Que vaut une histoire réduite à une Fatwa, à une justification politico-religieuse ? Face à un tel messianisme lugubre qui ne célèbre que la mort, allons-nous reprocher au Palestinien de se réfugier dans sa civilisation intérieure qui constitue sa source de résistance ?
Quand la mémoire est lourde de ses gémissements, comment aborder un conflit civilisationnel sans s’arrêter sur l’interaction entre l’histoire et l’homme ? Comment affronter une géopolitique sans aborder les facteurs qui l’ont façonnée et refaçonnée ? Comment débrouiller une actualité sans questionner ce passé que cette même actualité rend encore plus vivace ?
Si le passé est là, lourd de ses besaces, pourquoi donc ne pas le secouer pour se figurer une autre image d’un autre avenir possible ?
Tordre le cou à l’histoire
Trump arrive à point nommé, non pas pour secouer l’histoire, mais pour lui tordre le cou. Ce « génie » aux allures d’Ubu Roi nous promet des jours ensanglantés, puisqu’il veut tout remodeler selon ce que dictent ses caprices fantasmagoriques.
L’histoire rit aux éclats, ses méandres escarpés regorgent de ces mégalomanes que le destin a projetés un jour sur les devants de la scène. On sait comment ils ont fini et on se demande comment finira cet homme investi de la mission sacrée de rendre à l’Amérique sa grandeur usurpée par une démocratie perverse !
Cette mission divine se ressource dans le temple sacré de l’arche d’alliance. C’est de cette terre bénie que Dieu a extrait l’argile qui constitua Adam ! Israël est donc le sanctuaire, jouissant de la bénédiction élective. C’est la main armée du capital et de la volonté divine.
Les satrapes embrigadés
De leur côté, les dirigeants arabes sentent l’histoire se dérober sous leurs pieds. Ils doivent trembler, en signant la fameuse normalisation, prélude à l’embrigadement de ces satrapes qui doivent s’estimer honorés de voir leur richesse dévolue à l’héritier légitime, le seigneur israélien !
Ces desseins naïvement idéologiques, ne tiennent nul compte de la complexité et l’engrenage de ces sables mouvants, d’un Moyen-Orient ivre d’ambitions contradictoires, de dignité blessée, de droit usurpé, de frustrations inextinguibles et qui recèle de surcroit, un courage arabe doublé d’un sens de sacrifice indomptable.
Depuis le 7 octobre, l’histoire est en pleine intifada ! Les deux thèses qui s’entredéchirent sont criantes : l’une ne jure que par le droit international, l’autre s’en moque et ne jure que par la Torah et le grand Israël du Nil à l’Euphrate.
La vulgarité insulte l’histoire
Trump verse son obole de poison dans cet océan sioniste de messianisme.
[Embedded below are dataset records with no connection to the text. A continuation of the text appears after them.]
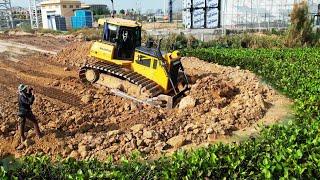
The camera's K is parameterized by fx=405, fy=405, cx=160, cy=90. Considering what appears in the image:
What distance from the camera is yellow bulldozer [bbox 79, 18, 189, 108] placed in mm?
12867

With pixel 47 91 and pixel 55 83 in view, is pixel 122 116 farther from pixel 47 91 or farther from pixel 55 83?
pixel 55 83

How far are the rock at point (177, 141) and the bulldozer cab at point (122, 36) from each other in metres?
4.77

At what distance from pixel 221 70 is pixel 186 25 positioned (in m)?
19.9

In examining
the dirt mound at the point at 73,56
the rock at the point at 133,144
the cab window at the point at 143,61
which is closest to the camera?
the rock at the point at 133,144

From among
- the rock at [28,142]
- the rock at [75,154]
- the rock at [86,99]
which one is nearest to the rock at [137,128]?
the rock at [75,154]

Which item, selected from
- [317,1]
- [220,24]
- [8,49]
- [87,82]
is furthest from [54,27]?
[87,82]

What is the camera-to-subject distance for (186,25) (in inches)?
1464

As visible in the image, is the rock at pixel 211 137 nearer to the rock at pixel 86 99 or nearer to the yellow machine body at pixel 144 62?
the yellow machine body at pixel 144 62

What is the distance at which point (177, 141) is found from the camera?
9891 millimetres

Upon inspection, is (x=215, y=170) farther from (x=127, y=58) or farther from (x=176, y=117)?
(x=127, y=58)

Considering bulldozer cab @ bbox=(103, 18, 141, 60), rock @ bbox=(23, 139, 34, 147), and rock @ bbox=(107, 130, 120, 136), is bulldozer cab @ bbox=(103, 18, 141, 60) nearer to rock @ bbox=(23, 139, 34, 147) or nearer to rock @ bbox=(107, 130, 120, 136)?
rock @ bbox=(107, 130, 120, 136)

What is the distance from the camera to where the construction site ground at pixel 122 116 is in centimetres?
963

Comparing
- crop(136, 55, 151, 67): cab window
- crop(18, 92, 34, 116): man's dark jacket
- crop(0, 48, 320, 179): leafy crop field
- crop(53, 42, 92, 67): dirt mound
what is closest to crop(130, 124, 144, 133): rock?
crop(18, 92, 34, 116): man's dark jacket

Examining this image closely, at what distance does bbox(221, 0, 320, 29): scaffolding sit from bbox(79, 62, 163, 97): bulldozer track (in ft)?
70.0
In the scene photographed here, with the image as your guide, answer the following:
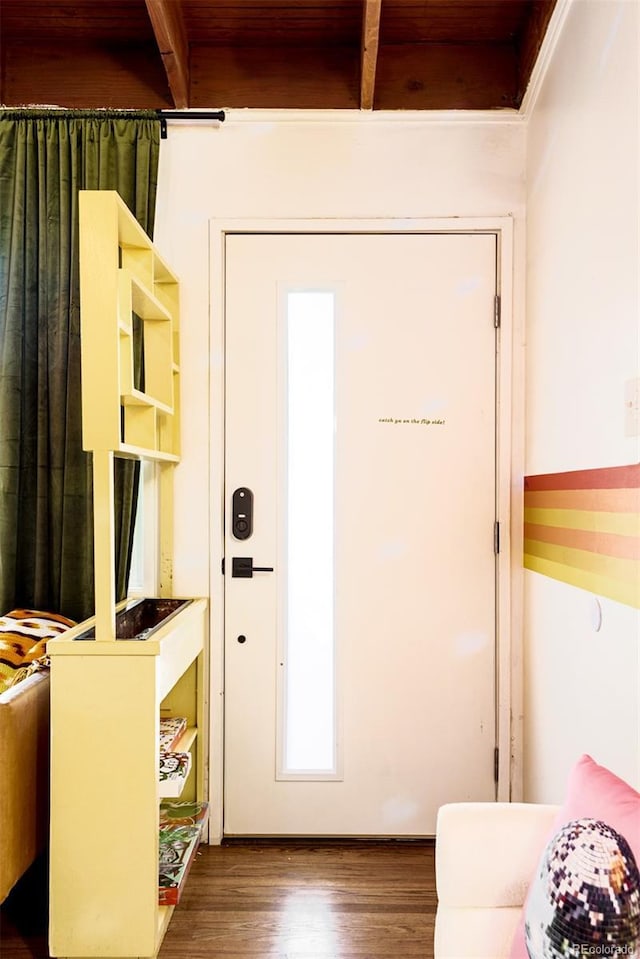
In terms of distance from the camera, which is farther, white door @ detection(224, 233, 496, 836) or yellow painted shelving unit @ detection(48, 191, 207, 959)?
white door @ detection(224, 233, 496, 836)

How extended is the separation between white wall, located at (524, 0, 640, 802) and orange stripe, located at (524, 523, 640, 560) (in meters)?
0.13

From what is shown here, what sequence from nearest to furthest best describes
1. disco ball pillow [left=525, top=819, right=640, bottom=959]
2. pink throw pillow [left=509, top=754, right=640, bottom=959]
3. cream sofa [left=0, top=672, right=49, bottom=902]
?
disco ball pillow [left=525, top=819, right=640, bottom=959]
pink throw pillow [left=509, top=754, right=640, bottom=959]
cream sofa [left=0, top=672, right=49, bottom=902]

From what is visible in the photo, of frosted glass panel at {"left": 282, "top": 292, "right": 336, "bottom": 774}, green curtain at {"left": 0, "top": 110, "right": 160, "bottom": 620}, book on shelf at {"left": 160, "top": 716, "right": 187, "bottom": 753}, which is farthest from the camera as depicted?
frosted glass panel at {"left": 282, "top": 292, "right": 336, "bottom": 774}

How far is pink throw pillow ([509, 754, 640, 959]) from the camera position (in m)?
1.10

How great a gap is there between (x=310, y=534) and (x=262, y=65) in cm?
172

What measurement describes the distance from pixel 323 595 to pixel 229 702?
0.51 metres

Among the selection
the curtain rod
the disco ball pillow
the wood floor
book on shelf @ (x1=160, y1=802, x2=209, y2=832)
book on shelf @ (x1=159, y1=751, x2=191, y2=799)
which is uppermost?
the curtain rod

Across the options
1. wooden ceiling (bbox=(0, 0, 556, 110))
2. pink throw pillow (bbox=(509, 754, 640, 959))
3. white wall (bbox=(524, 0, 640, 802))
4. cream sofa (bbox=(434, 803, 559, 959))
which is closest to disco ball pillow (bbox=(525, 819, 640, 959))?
pink throw pillow (bbox=(509, 754, 640, 959))

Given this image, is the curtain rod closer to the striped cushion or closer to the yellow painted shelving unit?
the yellow painted shelving unit

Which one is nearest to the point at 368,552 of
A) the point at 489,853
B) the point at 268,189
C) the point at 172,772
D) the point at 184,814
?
the point at 172,772

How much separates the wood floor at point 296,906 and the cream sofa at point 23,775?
0.35 m

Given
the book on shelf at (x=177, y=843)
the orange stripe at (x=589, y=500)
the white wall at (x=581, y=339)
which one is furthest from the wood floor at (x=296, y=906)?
the orange stripe at (x=589, y=500)

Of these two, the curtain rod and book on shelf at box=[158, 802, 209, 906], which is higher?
the curtain rod

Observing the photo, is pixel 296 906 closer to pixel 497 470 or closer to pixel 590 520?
pixel 590 520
C’est cela qui promet fortune et domination ! Allez y dire à Trump que cela constitue une régression vers l’oligarchie, le colonialisme et l’apartheid. Pour lui, ces termes barbares ne sont que charabia et balivernes !
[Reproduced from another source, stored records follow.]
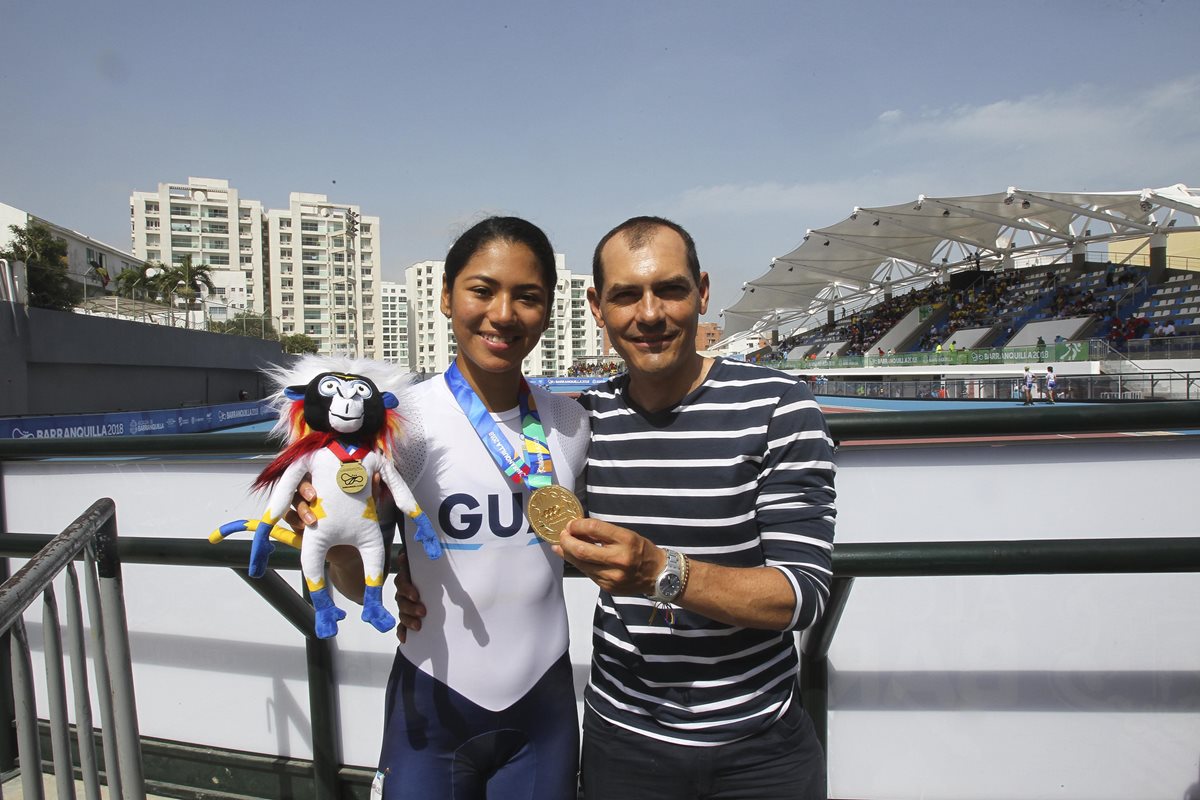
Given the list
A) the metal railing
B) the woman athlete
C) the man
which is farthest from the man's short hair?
the metal railing

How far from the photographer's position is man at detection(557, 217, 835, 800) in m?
1.31

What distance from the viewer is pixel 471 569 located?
1.40 metres

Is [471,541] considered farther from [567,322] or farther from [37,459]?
→ [567,322]

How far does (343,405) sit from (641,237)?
669 mm

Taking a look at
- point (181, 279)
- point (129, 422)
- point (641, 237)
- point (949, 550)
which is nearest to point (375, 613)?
point (641, 237)

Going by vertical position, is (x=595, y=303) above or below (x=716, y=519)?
above

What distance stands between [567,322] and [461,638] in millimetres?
112482

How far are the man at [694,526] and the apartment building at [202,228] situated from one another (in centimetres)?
9434

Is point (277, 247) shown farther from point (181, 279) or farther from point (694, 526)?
point (694, 526)

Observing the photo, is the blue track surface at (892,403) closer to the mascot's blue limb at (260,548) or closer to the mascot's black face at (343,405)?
the mascot's black face at (343,405)

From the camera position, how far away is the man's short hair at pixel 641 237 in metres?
1.41

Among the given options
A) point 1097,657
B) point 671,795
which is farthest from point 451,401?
point 1097,657

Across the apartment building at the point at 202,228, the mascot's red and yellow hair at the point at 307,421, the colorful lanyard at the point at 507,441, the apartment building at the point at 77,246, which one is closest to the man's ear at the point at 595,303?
the colorful lanyard at the point at 507,441

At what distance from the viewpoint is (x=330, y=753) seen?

On peut s’autoriser des idées simples, mais intelligentes, or les idées de Trump sont surtout simplettes et partielles. Rien n’illustre cela que sa phrase lapidaire : « On parle d’un million et demi de personnes et on nettoie juste tout ce truc. » Une telle vulgarité insulte l’histoire. Or, l’histoire se venge quand elle est insultée.
Serions-nous étonnés si un jour l’histoire ne se rappelle que de l’agent immobilier ? L’histoire, c’est de la dynamite qu’il ne faut surtout pas manier avec désinvolture.
Ce bousculeur de l’histoire, ce pourfendeur de la géopolitique, risque de se retrouver vomi par la géopolitique et surtout réduit à n’être qu’un laisser pour compte de l’histoire.